Dataset records

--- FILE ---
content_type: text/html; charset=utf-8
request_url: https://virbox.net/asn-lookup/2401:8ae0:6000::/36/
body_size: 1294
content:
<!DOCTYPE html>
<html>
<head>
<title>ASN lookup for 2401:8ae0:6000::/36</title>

### [Work item]
Copy the records above. Keep every word as it is.

### [Written response]
--- FILE ---
content_type: text/html; charset=utf-8
request_url: https://virbox.net/asn-lookup/2401:8ae0:6000::/36/
body_size: 1294
content:
<!DOCTYPE html>
<html>
<head>
<title>ASN lookup for 2401:8ae0:6000::/36</title>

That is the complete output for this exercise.